There is little research evidence to suggest that prison is a deterrent. The opposite is often true: once someone has served a sentence of imprisonment, they are more likely to re-offend. The likelihood of being caught is a more effective deterrent than the prospect of a long prison sentence.
The re-offending rate for people given non-custodial sentences is usually lower than those given prison sentences. It is difficult to make direct comparisons because the profile of those sentenced to prison tends to be different from that of offenders given alternative sentences.
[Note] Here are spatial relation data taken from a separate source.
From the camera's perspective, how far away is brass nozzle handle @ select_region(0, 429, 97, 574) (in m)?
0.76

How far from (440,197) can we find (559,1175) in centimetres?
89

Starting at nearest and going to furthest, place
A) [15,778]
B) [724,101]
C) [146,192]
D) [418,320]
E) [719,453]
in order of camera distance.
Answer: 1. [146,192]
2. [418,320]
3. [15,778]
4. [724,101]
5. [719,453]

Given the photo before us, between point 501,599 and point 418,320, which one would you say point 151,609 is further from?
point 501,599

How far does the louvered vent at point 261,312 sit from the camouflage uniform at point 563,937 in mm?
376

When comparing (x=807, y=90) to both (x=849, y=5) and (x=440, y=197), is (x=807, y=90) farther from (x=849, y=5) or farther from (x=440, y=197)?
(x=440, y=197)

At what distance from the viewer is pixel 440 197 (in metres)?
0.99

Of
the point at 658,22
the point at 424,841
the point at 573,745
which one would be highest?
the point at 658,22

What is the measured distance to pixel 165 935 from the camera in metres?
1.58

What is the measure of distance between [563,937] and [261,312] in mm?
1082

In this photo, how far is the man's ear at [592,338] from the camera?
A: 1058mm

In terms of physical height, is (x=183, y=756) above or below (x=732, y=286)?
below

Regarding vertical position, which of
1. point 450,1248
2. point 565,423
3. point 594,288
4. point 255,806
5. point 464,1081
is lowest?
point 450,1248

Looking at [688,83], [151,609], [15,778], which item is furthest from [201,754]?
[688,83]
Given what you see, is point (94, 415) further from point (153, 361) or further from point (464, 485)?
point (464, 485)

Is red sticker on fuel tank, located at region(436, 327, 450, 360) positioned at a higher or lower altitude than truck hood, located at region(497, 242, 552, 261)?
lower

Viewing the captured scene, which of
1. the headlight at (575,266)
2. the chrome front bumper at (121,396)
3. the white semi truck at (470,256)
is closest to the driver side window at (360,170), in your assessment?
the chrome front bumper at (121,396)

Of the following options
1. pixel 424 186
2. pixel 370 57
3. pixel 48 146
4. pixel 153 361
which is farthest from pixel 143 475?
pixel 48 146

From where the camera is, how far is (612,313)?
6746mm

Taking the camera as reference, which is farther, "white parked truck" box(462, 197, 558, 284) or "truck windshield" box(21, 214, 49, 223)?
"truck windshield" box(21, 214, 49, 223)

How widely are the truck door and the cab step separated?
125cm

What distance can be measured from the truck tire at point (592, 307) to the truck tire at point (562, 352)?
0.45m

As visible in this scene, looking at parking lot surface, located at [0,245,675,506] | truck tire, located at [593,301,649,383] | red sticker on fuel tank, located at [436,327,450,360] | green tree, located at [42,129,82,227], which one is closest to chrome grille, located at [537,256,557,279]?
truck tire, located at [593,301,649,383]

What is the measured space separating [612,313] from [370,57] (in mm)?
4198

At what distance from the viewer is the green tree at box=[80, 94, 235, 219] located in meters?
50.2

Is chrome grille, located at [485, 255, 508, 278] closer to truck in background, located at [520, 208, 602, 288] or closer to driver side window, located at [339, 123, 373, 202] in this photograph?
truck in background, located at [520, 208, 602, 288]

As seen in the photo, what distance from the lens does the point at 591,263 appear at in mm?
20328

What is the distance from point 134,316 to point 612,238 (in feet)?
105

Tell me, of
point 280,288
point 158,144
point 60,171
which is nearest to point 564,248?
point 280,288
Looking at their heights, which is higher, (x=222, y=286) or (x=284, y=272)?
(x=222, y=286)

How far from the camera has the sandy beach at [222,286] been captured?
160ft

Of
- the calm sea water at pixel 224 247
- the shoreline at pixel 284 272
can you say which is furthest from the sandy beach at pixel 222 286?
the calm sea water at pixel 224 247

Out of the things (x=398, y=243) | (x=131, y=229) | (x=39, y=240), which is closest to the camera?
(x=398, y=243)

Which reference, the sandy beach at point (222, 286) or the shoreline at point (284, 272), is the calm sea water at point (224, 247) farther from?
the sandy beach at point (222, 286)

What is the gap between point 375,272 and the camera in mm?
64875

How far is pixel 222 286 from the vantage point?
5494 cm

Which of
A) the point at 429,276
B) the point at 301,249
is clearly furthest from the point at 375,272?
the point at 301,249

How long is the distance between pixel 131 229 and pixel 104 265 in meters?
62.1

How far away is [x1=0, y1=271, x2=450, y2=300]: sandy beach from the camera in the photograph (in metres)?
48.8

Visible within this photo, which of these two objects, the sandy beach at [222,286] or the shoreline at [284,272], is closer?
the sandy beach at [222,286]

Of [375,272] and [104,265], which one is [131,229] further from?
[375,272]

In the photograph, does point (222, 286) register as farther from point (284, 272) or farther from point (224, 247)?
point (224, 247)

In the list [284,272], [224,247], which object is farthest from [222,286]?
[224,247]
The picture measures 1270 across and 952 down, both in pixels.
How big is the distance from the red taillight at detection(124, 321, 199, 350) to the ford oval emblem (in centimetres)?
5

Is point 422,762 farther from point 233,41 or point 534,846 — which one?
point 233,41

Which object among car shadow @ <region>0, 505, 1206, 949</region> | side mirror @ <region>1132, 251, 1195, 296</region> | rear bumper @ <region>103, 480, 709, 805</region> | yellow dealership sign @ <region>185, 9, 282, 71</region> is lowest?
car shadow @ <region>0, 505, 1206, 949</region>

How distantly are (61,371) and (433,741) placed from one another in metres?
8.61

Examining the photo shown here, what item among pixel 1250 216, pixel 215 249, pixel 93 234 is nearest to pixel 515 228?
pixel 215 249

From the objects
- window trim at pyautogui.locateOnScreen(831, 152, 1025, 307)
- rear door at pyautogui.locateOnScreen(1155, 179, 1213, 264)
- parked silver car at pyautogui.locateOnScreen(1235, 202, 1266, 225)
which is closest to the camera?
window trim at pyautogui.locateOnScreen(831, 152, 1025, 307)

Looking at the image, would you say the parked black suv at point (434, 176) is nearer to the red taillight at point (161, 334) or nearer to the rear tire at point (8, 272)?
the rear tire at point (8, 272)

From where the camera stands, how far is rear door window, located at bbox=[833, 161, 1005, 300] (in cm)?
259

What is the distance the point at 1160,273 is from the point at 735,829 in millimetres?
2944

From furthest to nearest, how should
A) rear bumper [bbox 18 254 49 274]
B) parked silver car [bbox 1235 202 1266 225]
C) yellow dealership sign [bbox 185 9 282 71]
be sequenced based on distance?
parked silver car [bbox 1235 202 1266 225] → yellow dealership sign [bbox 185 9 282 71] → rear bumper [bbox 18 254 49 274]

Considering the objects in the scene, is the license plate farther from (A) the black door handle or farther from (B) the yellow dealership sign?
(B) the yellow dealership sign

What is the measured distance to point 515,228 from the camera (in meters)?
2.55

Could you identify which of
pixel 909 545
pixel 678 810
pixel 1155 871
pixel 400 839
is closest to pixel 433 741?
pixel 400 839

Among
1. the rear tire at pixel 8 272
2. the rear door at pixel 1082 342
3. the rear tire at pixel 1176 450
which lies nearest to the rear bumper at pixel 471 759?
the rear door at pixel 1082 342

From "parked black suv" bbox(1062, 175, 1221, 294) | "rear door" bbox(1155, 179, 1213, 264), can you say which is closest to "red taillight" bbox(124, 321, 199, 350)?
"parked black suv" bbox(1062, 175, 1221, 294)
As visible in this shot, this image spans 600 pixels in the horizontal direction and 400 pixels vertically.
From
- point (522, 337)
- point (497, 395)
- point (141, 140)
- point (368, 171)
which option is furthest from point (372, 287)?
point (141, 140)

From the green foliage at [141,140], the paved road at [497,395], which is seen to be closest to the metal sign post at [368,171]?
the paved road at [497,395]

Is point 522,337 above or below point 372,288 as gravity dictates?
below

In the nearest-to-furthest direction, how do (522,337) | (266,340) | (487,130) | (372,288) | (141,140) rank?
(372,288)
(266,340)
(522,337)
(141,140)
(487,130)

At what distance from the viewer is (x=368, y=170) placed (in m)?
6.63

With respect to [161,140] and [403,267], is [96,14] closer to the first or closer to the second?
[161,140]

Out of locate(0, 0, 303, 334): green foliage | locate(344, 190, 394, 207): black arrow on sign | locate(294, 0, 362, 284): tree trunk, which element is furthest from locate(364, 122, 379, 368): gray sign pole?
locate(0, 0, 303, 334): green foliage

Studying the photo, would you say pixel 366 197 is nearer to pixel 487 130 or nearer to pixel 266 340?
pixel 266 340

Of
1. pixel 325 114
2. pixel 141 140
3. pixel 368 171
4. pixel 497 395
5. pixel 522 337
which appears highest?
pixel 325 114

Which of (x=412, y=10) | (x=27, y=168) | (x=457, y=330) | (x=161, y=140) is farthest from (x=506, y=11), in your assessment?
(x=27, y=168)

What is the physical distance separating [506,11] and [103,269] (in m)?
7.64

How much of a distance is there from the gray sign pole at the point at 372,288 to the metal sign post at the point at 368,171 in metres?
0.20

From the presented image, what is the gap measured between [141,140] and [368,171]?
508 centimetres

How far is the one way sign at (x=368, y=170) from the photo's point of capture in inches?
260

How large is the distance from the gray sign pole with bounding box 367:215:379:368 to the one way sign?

However, research in the UK indicates that the re-offending rate for former prisoners is significantly higher than those given court orders for non-custodial sentences.
Figures from 2016 show that more than 10.35 million people are held in penal institutions worldwide, which represents an increase of almost 20 per cent since the year 2000. On the whole, increasing rates of imprisonment means that prisons are increasingly outgrowing their capacity.
The range of alternatives is wide and should be tailored to suit the individual needs of each case. Alternatives include fines, drug treatment and supervision orders, electronic monitoring with conditions and supervision, restorative justice measures involving the victim and community, specific programmes to deal with the causes of crime (e.g. treatment programmes), probation orders, community service, and conditional and suspended sentences.
Most offenders re-enter society no better equipped to avoid a life of crime than when they were first arrested. Most have poor education, limited employment experience and dysfunctional families. They often suffer from alcohol or drug addiction. After a prison sentence, they experience social stigma, have no money and find it hard to find a job or somewhere to live. Alternatives to prison can provide solutions to at least some of these problems. For example, they may require attendance at detoxification and dependency treatment programmes. Non-custodial sentences also help offenders to keep the support networks they have in the community.
The cost of imprisoning someone is generally far higher than the costs of a non-custodial sentence. Spending on an ever-growing prison population diverts funds from essential social, economic and healthcare services.
People in pre-trial detention are legally presumed innocent until proven guilty. However, at the pre-trial stage of the criminal justice process, detainees are particularly vulnerable to violence, abuse and intimidation by interrogators. Alternatives, such as bail, reporting or curfews, help to avoid the risk of potential physical and mental harm, preserve the presumption of innocence, and give the defendant a better chance of preparing for and receiving a fair trial.
A prison sentence often punishes families and children as well as the offender. It is estimated that millions of children worldwide have a parent in prison and tens of thousands are living in prison with their parent, most often their mother. Where the family member in prison is the breadwinner, families outside often face serious financial hardship, if not destitution.